The first two safeguards take time and effort but most healthcare providers have staff who can read the manuals, apply the guidelines and develop a compliant infrastructure.

The technical safeguard provision is entirely different!

HIPAA IT skills are not easily mastered. It requires the ability to understand the rules and regulations, envision a network (along with the ePHI flowing through it), and spot vulnerabilities. This must usually be done with a limited budget and with a minimum disruption of provider efficiency.

Deciding how to protect your information is a critical decision. The financial penalties resulting from data breaches along with the colossal costs of issuing breach notifications, providing credit monitoring services, and conducting damage mitigation makes investment in the protection of PHI extraordinarily cost-effective .

If you decide to handle HIPAA technical issues by hiring an in-house IT professional or contract with a Managed Services Provider (MSP) who specializes in healthcare, how do you make the right decision?

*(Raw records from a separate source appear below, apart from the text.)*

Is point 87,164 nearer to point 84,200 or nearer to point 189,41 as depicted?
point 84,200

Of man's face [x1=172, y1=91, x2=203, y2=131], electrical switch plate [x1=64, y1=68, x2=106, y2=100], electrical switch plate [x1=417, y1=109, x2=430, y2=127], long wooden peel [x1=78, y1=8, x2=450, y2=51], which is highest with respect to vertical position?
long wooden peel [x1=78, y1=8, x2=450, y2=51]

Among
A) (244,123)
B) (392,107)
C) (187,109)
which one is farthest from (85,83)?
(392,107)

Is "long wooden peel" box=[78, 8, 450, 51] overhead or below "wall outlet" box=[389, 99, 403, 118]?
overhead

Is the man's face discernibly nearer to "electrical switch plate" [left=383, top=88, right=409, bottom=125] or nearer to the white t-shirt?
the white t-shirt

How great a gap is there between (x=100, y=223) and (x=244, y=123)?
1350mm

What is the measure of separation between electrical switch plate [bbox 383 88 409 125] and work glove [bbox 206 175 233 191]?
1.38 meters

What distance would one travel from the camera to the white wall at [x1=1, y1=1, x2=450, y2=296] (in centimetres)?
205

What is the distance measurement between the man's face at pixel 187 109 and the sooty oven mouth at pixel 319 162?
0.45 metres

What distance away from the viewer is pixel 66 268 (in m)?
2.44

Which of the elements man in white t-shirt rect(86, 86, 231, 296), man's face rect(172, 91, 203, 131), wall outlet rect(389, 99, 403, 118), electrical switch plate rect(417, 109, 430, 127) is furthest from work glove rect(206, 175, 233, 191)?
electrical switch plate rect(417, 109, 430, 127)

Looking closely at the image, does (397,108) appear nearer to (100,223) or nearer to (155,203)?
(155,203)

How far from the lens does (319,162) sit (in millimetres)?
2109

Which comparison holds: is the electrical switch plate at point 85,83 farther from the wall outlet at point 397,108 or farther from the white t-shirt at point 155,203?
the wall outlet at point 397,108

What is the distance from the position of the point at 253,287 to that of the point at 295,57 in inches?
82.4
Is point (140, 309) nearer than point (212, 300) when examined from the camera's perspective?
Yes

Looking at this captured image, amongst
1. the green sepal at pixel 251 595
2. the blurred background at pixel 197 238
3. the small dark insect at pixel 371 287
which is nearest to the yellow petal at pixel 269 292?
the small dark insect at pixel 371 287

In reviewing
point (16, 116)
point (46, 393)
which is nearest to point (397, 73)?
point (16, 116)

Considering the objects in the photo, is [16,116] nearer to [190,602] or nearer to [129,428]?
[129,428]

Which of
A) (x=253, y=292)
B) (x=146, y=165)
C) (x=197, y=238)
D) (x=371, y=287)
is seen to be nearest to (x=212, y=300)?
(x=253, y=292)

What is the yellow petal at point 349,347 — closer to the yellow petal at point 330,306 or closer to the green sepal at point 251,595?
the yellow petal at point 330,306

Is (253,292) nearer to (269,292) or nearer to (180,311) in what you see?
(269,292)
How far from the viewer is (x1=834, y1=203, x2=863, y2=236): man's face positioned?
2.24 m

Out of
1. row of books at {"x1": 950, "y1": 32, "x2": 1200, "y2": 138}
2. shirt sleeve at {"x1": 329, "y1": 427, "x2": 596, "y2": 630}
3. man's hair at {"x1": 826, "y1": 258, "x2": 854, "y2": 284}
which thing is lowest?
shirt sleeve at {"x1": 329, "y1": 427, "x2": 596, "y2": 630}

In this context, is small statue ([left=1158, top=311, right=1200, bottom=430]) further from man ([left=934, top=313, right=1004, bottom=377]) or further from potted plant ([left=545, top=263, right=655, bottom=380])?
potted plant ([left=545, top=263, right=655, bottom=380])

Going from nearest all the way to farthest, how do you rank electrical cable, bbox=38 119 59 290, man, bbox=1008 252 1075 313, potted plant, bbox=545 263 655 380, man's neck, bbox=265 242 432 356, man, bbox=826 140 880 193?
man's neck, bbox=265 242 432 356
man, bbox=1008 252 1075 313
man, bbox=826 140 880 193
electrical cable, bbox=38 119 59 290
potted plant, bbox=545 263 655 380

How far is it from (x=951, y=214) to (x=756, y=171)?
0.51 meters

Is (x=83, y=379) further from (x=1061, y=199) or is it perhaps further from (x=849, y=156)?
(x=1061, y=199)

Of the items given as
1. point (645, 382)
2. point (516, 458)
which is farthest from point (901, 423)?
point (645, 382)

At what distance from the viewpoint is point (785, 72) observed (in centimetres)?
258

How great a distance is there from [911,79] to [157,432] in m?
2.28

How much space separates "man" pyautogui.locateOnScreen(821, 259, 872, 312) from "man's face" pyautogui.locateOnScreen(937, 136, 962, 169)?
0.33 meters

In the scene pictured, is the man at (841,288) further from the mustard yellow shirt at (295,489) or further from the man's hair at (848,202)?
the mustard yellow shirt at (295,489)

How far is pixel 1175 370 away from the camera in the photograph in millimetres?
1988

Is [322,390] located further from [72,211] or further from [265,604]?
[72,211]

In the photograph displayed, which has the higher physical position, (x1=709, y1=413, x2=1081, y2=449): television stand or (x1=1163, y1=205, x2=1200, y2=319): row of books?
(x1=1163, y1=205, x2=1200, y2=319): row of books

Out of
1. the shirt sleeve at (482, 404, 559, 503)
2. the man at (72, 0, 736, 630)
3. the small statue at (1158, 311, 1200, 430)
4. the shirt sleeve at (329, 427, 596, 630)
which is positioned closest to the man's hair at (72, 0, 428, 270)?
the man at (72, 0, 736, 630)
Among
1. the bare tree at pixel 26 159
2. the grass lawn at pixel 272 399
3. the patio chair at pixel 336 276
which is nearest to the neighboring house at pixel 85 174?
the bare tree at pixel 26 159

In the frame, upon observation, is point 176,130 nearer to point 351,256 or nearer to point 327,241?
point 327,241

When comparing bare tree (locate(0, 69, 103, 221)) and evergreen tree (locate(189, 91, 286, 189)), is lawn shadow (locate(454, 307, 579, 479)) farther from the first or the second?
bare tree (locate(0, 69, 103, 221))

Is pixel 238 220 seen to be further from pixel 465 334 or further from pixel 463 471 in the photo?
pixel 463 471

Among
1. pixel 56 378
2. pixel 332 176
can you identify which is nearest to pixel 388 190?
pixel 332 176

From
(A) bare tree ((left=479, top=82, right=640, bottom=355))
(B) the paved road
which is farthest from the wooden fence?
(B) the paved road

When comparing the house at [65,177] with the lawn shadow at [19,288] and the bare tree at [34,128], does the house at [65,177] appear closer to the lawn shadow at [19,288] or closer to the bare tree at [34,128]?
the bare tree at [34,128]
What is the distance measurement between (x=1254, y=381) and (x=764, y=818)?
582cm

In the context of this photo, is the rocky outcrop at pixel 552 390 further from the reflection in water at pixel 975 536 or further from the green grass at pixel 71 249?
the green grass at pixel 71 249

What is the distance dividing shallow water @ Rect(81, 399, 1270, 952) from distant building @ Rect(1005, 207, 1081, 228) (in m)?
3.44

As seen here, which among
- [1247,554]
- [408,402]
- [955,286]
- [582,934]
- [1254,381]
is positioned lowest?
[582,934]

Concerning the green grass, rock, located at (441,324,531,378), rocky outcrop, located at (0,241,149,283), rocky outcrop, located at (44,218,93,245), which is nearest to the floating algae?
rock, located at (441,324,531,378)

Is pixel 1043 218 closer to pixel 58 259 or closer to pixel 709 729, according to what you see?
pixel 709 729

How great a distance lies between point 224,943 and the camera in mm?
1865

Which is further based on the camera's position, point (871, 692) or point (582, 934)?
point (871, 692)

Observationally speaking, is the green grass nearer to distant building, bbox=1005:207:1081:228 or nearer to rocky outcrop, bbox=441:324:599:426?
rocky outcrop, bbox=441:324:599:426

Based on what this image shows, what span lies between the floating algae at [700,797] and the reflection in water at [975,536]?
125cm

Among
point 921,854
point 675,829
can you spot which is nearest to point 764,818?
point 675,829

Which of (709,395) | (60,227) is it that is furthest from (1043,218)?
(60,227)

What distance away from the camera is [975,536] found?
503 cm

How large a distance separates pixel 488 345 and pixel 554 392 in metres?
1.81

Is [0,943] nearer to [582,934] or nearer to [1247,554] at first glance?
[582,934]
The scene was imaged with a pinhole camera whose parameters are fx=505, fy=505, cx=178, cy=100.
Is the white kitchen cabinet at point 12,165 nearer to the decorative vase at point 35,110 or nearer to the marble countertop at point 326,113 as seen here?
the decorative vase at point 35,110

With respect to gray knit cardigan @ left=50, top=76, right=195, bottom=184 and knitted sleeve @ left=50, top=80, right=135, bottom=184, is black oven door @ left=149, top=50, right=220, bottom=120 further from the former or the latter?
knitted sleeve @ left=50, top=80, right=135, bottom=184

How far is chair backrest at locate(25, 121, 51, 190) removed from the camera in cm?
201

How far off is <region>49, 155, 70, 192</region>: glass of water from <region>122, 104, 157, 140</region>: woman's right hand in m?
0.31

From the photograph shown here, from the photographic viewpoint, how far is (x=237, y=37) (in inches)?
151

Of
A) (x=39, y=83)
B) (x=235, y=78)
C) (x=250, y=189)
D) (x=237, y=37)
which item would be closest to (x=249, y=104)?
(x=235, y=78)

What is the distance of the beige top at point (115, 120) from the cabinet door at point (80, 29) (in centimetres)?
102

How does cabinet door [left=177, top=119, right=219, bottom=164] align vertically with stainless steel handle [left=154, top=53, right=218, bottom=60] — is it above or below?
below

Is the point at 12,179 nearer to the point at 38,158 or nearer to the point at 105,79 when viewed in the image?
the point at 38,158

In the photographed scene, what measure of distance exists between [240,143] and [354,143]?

Most importantly, your applicant must present a plan that addresses four issues:

    1. The protection of the entire volume of PHI and ePHI you process. This includes:
      • Patient names, pictures, biometric data, addresses, contact numbers, insurance information, and any identifying numbers or data.
      • Health insurance plan beneficiary numbers.
      • Vehicle identifiers and serial numbers including license plates.
      • Device identifiers and serial numbers.
      • Web URLs and Internet protocol (IP) addresses.
    2. The ability to defend against known and anticipated threats. Failure to use current generation OS software and protection and tardiness in the implementation of published fixes and patches makes you 40 times more likely to be hacked.
    3. Compliance by other “Covered entities,” “business associates” and third-party service providers who might access your PHI. This includes items sometimes overlooked such as x-rays, physician appointment schedules, dictated notes, conversations, and information placed in patient portals.
    4. Security network components that are affordable and operationally feasible. The following diagrams identifies these components.2



2Prevention Data Breaches Diagram used with permission of the HIPAA Journal 2017

There are specific HIPAA standards for servers, hosted environments, cloud utilization VPN architecture, workstations and network components. Your staff or MSP must provide evidence that the components they intend to deploy meet these specifications.

The technical defense you deploy must compensate for common human failings by using:

  • Password best practices. Passwords cannot be used by a group, must not be assigned to a position and must be changed every 90 days. Passwords must be sophisticated using letters, symbols, differing case and numbers.
  • Screen protectors that limit a third party’s ability to view a protected screen. These are commercially available.
  • Automatic controls that close a computer when it is left unattended.
  • Auditing techniques that ensure business associate networks are compliant. Remember you remain responsible for ePHI even when it leaves your network for another.
  • Restricted use of mobile devices such as flash drives that are not encrypted or are left in unprotected locations.
  • Technology that locks misplaced mobile devices.
  • Tracking that identifies attempted hacks and determines if data has been compromised.
  • An automatic restoration protocol that frequently backs up data so that if you are successfully attacked, it will disable the threat and immediately return your network to its last safe status.
  • Disposal procedures that ensure that any device to be disposed of is wiped completely before release from the protected environment.

While I hope this synopsis is helpful, I highly recommend you look at the 2017 edition of the HIPAA Journal’s “HIPAA Compliance Guide”. It provides a detailed analysis of the points made in this paper.

Armed with “Compliance Guide” expertise, explain your goals to your IT staff or MSP and leave the driving to them.